● Work required:
Copy out every line of the following data word for word, without changing anything.

Scene-based reasoning data
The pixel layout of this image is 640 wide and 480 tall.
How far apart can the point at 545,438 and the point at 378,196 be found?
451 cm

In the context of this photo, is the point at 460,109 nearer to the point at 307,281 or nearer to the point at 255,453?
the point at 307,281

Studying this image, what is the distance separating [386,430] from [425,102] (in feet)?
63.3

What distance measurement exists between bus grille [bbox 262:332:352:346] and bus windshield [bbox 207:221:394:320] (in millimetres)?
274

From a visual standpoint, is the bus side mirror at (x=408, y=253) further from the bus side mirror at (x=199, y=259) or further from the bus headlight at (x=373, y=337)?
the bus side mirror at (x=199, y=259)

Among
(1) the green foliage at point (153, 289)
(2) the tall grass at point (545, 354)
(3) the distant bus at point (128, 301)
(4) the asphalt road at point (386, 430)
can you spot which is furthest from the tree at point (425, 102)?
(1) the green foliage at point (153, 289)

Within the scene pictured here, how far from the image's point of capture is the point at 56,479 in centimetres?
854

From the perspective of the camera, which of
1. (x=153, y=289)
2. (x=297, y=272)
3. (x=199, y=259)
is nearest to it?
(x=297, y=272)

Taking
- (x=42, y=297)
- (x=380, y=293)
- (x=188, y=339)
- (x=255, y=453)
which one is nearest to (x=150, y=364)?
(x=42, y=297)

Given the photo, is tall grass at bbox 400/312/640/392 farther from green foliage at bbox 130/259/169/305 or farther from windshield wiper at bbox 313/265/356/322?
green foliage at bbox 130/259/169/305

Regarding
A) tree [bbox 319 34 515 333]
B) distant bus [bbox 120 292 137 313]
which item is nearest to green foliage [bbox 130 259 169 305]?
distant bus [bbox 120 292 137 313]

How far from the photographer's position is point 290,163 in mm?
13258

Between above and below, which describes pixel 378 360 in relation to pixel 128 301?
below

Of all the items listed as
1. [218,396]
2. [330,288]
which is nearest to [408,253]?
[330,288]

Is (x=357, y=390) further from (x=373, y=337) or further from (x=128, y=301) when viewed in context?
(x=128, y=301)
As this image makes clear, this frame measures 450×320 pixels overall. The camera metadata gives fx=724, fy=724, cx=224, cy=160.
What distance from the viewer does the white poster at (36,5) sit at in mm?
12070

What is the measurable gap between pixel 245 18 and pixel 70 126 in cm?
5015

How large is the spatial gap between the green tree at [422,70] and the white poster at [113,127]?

● Expected output:
The pixel layout of this image is 640 wide and 480 tall.
How far apart can the point at 545,438 and the point at 378,196 be found?
451 cm

In the context of this photo, is the point at 460,109 nearer to the point at 307,281 or nearer to the point at 255,453?
the point at 307,281

Studying this image, what is the distance separating [386,430] from [425,102] (in feet)?
63.3

What distance measurement exists between bus grille [bbox 262:332:352:346] and bus windshield [bbox 207:221:394:320] (in millimetres)?
274

From a visual standpoint, is the bus side mirror at (x=408, y=253) further from the bus side mirror at (x=199, y=259) or further from the bus headlight at (x=373, y=337)?
the bus side mirror at (x=199, y=259)

Among
(1) the green foliage at point (153, 289)
(2) the tall grass at point (545, 354)
(3) the distant bus at point (128, 301)
(4) the asphalt road at point (386, 430)
can you spot which is furthest from the tree at point (425, 102)?
(1) the green foliage at point (153, 289)

Within the scene pictured here, how far from the image's point of capture is the point at 56,479 in centimetres?
854

From the perspective of the camera, which of
1. (x=153, y=289)
2. (x=297, y=272)
3. (x=199, y=259)
is nearest to it?
(x=297, y=272)

Taking
- (x=42, y=297)
- (x=380, y=293)
- (x=188, y=339)
- (x=255, y=453)
which one is nearest to (x=150, y=364)?
(x=42, y=297)

Given the photo, is tall grass at bbox 400/312/640/392 farther from green foliage at bbox 130/259/169/305 or farther from windshield wiper at bbox 313/265/356/322?
green foliage at bbox 130/259/169/305

Regarding
A) tree [bbox 319 34 515 333]
B) distant bus [bbox 120 292 137 313]
which item is nearest to green foliage [bbox 130 259 169 305]?
distant bus [bbox 120 292 137 313]

How far from the photographer's position is point 290,163 in mm?
13258

Between above and below, which describes pixel 378 360 in relation to pixel 128 301?
below

Of all the items listed as
1. [218,396]
2. [330,288]
which is nearest to [408,253]?
[330,288]

Is (x=357, y=390) further from (x=373, y=337) or further from (x=128, y=301) when viewed in context?
(x=128, y=301)
As this image makes clear, this frame measures 450×320 pixels overall. The camera metadata gives fx=724, fy=724, cx=224, cy=160.
What distance from the viewer does the white poster at (36,5) sit at in mm?
12070

What is the measurable gap between pixel 245 18 and pixel 70 126 in cm?
5015

How large is the spatial gap between the green tree at [422,70] and the white poster at [113,127]?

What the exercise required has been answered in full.